Exercise requirements: Retype, word for word, the part of the passage below about Vinh's refugee family that starts with "In the meantime, it’s" and goes on through "Vietnamese boat people.".

+++ Excerpt to read +++

Vinh’s parents had 11 children (he has only three of his own, thank you very much), and of the 11, five have Masters’ degrees and five have doctorates. The youngest recently graduated from Stanford and is on his way to medical school at Penn. Dad worked every hour he could as a laborer for a company that manufactures air conditioners, though the plant was not air conditioned and he stood all day on the assembly line through Arkansas summers. As Vinh told the audience, thanks to his father’s commitment, today he and his siblings all sit in offices, make their living based on their minds, and work in air conditioned facilities.


All in one generation. It’s a great illustration of the incredible opportunity possible in America—with sufficient parental sacrifice, a strong work ethic cascading down to the children, (yes, let’s acknowledge serious IQs and study habits!) …and the kindness of others, especially the amazing church which sponsored them from the refugee camp, helped them into an apartment, likely found the father a job, and told them all about Jesus.


World Vision played but one tiny, yet also decisive, role…saving the lives of 93 people that fateful day caught on film, including this entire family. What an amazing privilege for our staff to hear “the rest of the story” from Vinh and to have played a small yet critical role in it.


Somewhere in here is a lesson on gratitude. Vinh was thanking “people I will never meet”: not only the World Vision staff, but also the donors who supported this risky, reckless and costly venture. WV put a ship on the South China Sea to resupply Vietnamese refugee boats at a time when no governments wanted to get involved. Then the crew superseded the rules of the ship’s registration by following the law of their conscience, dramatically hoisting these 93 people aboard the Seasweep when their refugee boat was irreparable and had been floundering helplessly for six days, now out of food. Vinh’s mother was so beside herself at being unable to meet her children’s needs that “she would have given her blood” to nourish them; she has since admitted that she considered drowning the youngest ones to save them an agonizingly slow death. Such was the desperation of their situation when Seasweep found them.


How do we—you and I—get the privilege of being part of stories like this, and of literally millions more we’ll never hear this side of eternity? Rich Stearns went up to the podium to close chapel after Vinh sat down, and he became emotional. He wondered if maybe this is what the entertainment will be in heaven, hearing such testimonies.


In the meantime, it’s a huge blessing to savor the representative gratitude of one young father, husband, doctor, and son. He was on his way to becoming a statistic, simply a rounding error to add to the estimated three hundred thousand souls who had by then already been lost at sea as Vietnamese boat people.

+++ Dataset records +++

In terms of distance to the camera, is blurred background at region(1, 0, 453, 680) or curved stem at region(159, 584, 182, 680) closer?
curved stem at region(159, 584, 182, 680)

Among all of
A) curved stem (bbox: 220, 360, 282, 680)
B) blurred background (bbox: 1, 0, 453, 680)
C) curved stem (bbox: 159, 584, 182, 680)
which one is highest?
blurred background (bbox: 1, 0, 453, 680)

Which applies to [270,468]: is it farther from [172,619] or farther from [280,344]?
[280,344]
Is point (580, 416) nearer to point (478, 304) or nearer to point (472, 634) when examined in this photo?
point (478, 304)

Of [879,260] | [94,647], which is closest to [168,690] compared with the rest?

+++
+++ Dataset records +++

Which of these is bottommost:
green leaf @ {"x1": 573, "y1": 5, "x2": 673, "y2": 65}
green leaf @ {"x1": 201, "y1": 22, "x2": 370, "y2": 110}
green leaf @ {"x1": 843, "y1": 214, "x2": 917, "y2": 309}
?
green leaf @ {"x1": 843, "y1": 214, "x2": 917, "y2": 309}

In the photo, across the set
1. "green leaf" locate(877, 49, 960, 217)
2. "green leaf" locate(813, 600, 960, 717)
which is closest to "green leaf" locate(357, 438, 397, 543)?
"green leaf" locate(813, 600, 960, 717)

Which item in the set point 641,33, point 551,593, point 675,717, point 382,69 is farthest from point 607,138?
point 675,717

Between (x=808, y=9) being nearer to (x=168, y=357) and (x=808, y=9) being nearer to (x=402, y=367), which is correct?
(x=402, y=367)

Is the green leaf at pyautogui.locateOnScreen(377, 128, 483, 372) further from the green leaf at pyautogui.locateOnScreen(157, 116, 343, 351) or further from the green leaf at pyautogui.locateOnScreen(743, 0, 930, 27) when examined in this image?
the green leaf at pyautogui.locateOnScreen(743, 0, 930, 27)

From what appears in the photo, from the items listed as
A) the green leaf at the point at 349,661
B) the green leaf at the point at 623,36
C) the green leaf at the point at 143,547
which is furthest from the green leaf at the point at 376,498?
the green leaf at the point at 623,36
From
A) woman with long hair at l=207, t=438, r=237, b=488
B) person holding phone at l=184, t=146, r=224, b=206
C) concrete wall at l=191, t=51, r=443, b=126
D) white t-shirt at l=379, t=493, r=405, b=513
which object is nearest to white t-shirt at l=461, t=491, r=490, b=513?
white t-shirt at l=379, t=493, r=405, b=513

+++

Exercise answer:
In the meantime, it’s a huge blessing to savor the representative gratitude of one young father, husband, doctor, and son. He was on his way to becoming a statistic, simply a rounding error to add to the estimated three hundred thousand souls who had by then already been lost at sea as Vietnamese boat people.